Obchodzą je przede wszystkim Hindusi, ale od paru lat rozprzestrzenia się ono na inne kraje, w tym na Polskę. W sobotnie popołudnie kolorowym proszkiem posypywali się mieszkańcy Konina.
Dla Hindusów Festiwal Kolorów to święto miłości i kolorów wiosny. Można je porównać do polskiego Śmigusa - Dyngusa, bo uczestnicy nie tylko obrzucają się kolorowym proszkiem, ale oblewają też farbami. Podczas tego święta ludzie wzajemnie się odwiedzają i wspólnie bawią.
Okazuje się, że przesłanie Holi w Koninie odczytano trafnie.
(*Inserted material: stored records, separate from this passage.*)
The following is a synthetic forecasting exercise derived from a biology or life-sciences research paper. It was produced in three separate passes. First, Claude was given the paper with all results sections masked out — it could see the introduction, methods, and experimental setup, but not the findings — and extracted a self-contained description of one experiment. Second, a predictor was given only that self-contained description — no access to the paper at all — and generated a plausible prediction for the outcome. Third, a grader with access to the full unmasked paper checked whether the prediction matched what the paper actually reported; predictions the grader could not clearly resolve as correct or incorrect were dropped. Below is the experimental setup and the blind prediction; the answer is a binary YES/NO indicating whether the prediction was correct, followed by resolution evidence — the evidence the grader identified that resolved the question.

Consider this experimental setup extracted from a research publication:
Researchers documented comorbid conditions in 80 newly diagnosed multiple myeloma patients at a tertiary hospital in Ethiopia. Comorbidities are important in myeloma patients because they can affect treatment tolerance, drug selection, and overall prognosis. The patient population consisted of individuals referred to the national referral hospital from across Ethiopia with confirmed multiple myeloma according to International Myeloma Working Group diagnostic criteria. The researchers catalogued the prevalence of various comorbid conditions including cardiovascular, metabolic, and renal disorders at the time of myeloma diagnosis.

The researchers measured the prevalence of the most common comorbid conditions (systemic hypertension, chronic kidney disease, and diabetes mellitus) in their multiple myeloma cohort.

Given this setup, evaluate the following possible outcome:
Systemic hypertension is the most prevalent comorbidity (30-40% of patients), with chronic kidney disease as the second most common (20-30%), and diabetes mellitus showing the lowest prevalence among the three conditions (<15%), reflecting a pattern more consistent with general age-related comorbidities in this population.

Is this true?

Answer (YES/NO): NO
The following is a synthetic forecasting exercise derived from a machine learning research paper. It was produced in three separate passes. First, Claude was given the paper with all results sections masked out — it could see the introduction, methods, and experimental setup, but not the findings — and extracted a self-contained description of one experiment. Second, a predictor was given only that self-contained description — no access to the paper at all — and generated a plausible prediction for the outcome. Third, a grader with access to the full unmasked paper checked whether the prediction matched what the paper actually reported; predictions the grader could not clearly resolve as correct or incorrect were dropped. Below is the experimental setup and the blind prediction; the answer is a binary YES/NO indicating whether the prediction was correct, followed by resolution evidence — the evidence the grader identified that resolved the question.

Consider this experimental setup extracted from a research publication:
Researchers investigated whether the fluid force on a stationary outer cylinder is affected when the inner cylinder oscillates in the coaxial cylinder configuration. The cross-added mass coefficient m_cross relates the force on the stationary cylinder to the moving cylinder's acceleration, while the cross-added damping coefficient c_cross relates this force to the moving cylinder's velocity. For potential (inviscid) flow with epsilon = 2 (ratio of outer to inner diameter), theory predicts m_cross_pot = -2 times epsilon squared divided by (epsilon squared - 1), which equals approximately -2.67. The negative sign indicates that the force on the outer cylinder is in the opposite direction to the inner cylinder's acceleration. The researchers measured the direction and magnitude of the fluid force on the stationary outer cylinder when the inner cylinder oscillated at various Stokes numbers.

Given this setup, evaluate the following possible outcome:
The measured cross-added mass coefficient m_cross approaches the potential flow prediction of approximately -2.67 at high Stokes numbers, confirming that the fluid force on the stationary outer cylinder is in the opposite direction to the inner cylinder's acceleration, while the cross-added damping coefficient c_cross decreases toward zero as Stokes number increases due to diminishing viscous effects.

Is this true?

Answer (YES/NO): YES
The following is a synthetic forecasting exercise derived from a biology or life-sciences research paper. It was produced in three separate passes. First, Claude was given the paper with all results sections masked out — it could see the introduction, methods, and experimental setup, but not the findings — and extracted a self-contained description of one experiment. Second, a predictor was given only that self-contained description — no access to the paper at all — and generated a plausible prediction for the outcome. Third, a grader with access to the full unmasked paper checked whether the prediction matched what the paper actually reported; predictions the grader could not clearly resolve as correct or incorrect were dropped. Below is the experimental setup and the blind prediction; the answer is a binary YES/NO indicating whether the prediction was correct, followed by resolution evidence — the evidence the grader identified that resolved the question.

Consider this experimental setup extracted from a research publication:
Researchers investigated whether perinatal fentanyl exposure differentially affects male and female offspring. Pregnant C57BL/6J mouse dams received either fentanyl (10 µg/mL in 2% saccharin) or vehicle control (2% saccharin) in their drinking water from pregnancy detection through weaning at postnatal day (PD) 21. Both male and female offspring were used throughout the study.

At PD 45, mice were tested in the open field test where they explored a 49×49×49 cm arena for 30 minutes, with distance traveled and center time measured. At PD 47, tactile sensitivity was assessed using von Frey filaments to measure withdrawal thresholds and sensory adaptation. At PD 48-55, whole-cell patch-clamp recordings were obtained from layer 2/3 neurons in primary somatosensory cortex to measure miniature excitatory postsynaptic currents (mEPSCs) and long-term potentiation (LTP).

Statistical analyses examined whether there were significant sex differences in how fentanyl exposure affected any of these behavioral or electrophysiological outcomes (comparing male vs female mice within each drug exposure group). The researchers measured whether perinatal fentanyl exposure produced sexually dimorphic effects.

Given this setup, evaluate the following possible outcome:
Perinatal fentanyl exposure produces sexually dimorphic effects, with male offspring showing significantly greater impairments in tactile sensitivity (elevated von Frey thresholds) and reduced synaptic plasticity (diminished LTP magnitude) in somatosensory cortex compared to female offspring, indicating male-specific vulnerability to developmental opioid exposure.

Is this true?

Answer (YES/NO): NO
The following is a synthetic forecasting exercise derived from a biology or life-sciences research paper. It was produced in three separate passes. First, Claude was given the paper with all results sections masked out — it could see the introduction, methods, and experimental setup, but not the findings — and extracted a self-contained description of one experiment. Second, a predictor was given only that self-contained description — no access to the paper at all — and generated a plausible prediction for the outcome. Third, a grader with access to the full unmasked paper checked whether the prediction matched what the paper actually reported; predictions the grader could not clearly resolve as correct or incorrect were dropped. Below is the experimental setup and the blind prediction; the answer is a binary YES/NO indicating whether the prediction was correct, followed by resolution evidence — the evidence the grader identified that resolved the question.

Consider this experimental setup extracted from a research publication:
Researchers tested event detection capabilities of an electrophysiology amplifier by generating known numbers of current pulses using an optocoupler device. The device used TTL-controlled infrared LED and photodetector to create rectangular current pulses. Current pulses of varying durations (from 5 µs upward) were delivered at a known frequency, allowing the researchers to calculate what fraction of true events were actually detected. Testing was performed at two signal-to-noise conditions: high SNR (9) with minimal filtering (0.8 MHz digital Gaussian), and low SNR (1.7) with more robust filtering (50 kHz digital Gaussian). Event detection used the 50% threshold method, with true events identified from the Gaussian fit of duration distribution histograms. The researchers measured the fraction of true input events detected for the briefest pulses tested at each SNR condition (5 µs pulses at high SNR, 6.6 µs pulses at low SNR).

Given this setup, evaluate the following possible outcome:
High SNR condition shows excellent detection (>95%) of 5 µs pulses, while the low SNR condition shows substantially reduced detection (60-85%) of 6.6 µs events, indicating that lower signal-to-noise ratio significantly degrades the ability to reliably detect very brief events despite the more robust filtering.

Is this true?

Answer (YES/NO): NO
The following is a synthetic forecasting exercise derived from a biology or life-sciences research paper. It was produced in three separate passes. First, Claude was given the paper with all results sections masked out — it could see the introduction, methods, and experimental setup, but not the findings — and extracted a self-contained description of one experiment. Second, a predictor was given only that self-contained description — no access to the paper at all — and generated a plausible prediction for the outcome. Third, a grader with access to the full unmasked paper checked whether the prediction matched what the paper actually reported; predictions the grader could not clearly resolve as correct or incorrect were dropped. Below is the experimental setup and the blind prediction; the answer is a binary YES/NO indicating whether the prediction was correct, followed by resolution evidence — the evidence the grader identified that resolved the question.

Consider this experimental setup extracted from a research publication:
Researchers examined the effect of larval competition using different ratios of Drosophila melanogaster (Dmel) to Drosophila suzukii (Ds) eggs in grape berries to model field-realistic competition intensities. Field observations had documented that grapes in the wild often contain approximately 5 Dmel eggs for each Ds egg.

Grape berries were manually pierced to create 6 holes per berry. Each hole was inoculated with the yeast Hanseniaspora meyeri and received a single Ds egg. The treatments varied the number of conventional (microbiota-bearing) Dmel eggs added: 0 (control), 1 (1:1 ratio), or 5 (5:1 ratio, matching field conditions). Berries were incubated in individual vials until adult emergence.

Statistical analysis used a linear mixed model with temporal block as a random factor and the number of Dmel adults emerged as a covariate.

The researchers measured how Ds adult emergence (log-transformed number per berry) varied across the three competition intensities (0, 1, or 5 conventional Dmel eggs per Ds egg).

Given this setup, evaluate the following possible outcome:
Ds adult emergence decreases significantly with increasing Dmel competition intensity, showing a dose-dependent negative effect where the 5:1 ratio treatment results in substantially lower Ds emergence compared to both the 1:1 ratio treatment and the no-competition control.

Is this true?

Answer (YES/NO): NO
- Moim zdaniem jest to łączenie ludzi. Dzięki rzucaniu tych przysłowiowych "głupich" proszków jest bardzo miło, bo nie zawsze jest okazja coś takiego zrobić - mówili uczestnicy zabawy.
O co chodzi w tym święcie? Przede wszystkim, żeby dzieci bawiły się z dorosłymi. Dzieci mają pośmiać się z dorosłych i na odwrót.
Czy istnieje pretekst do zabawy?
- Tak, żeby wyjść na dwór i pobawić się ze znajomymi i nieznajomymi - dodawali świętujący.
Warto pamiętać, że Hindusi, posypując się kolorowym proszkiem, wybaczają sobie błędy z przeszłości i zapominają doznane krzywdy.